Lula convoca ex-governadores ministros para discutir estratégias de segurança e avanço do projeto antifacção

O presidente Luiz Inácio Lula da Silva (PT) reuniu, na manhã desta quinta-feira (13), no Palácio do Planalto, um grupo de ministros que já foram governadores para discutir medidas relacionadas à segurança pública.
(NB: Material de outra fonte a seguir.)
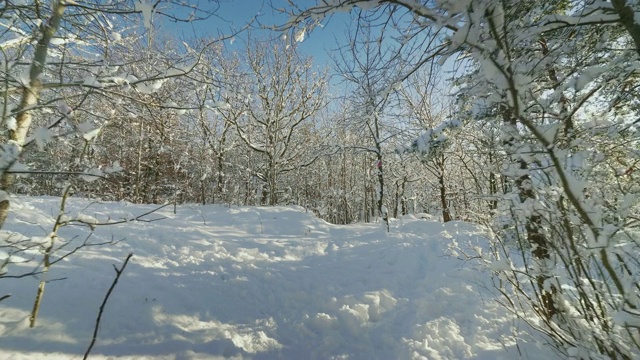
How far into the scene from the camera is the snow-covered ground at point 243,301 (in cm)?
269

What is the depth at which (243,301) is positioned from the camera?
400cm

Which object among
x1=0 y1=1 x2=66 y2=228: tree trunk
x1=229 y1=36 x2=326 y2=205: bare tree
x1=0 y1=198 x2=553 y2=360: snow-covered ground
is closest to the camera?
x1=0 y1=1 x2=66 y2=228: tree trunk

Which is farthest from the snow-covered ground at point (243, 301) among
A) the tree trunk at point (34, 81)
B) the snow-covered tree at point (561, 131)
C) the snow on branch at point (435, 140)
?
the snow on branch at point (435, 140)

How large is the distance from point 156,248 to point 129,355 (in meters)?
2.46

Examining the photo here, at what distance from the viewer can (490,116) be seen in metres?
4.89

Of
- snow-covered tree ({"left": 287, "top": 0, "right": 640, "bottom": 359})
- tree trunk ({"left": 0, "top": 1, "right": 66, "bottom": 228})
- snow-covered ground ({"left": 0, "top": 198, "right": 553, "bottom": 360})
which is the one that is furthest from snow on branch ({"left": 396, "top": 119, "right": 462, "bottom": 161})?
tree trunk ({"left": 0, "top": 1, "right": 66, "bottom": 228})

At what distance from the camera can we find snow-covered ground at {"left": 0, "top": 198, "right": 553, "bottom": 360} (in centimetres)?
269

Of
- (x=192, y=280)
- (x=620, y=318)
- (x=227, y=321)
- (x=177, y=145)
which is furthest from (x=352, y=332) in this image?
(x=177, y=145)

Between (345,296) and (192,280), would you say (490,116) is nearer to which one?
(345,296)

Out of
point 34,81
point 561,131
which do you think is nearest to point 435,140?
point 561,131

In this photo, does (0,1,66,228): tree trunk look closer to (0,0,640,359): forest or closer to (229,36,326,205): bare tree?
(0,0,640,359): forest

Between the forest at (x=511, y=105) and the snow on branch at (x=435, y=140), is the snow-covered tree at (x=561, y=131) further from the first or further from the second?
the snow on branch at (x=435, y=140)

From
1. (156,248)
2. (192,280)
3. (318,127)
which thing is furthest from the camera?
(318,127)

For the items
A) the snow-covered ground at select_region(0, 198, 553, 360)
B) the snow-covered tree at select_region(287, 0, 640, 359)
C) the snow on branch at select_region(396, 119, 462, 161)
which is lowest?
the snow-covered ground at select_region(0, 198, 553, 360)
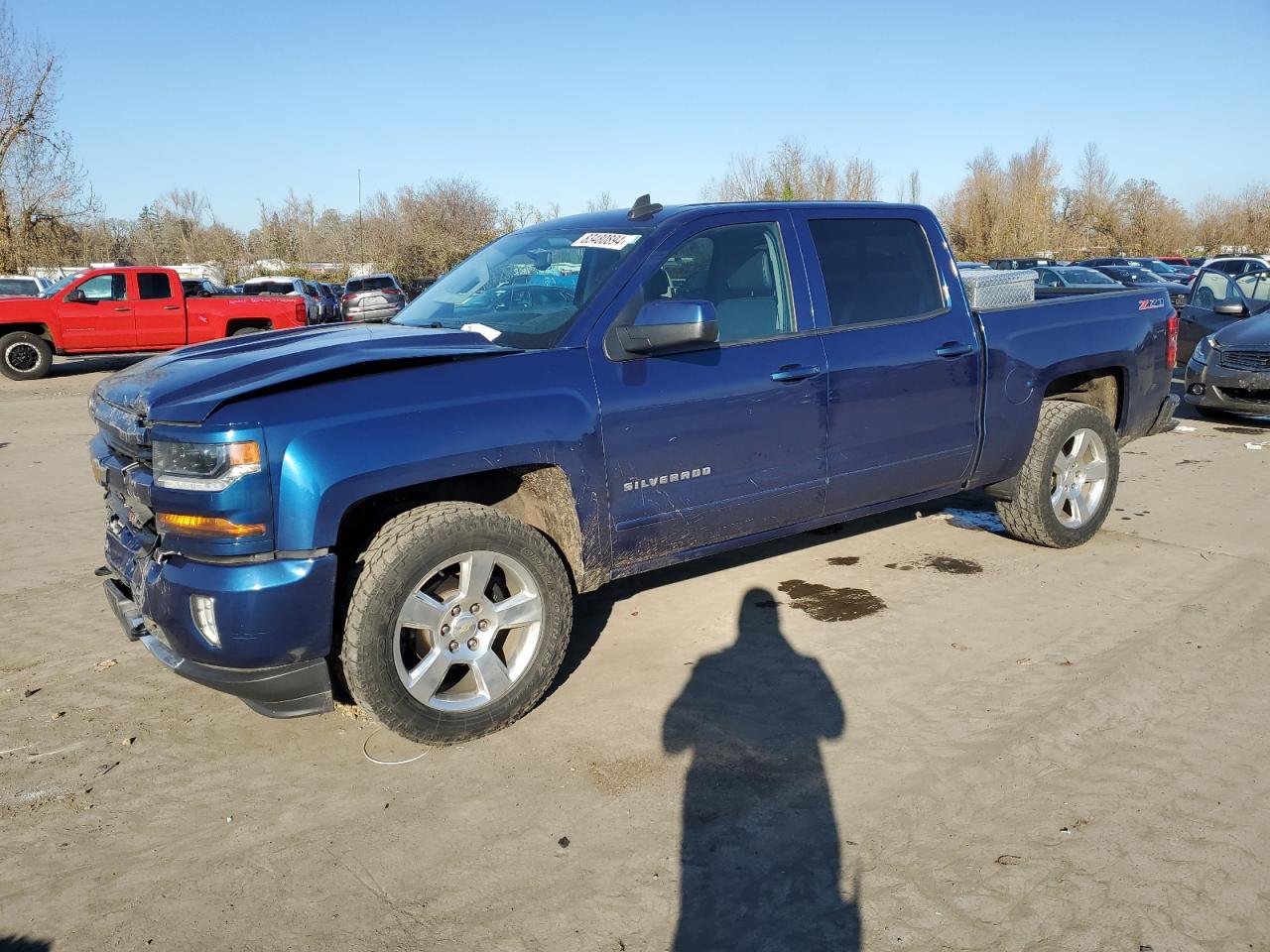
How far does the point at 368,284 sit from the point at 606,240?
25.6m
O encontro ocorre em meio ao acirramento das discussões no Congresso sobre o projeto de lei antifacção, cuja votação foi adiada na Câmara dos Deputados após pressões de governadores e parlamentares.

Segundo fontes do governo, o objetivo da reunião é colher avaliações e experiências práticas de quem já comandou estados e lidou diretamente com a violência e o crime organizado. Lula pretende consolidar uma estratégia nacional que alinhe União, estados e municípios em torno de um discurso unificado sobre o combate às facções criminosas.

Participaram do encontro nove ministros, dos quais seis governaram seus estados: Rui Costa (Casa Civil), ex-governador da Bahia; Waldez Góes (Integração e Desenvolvimento Regional), ex-governador do Amapá; Renan Filho (Transportes), ex-governador de Alagoas; Camilo Santana (Educação), ex-governador do Ceará; Geraldo Alckmin (Indústria, Comércio e Serviços), ex-governador de São Paulo; e Wellington Dias (Desenvolvimento Social), ex-governador do Piauí.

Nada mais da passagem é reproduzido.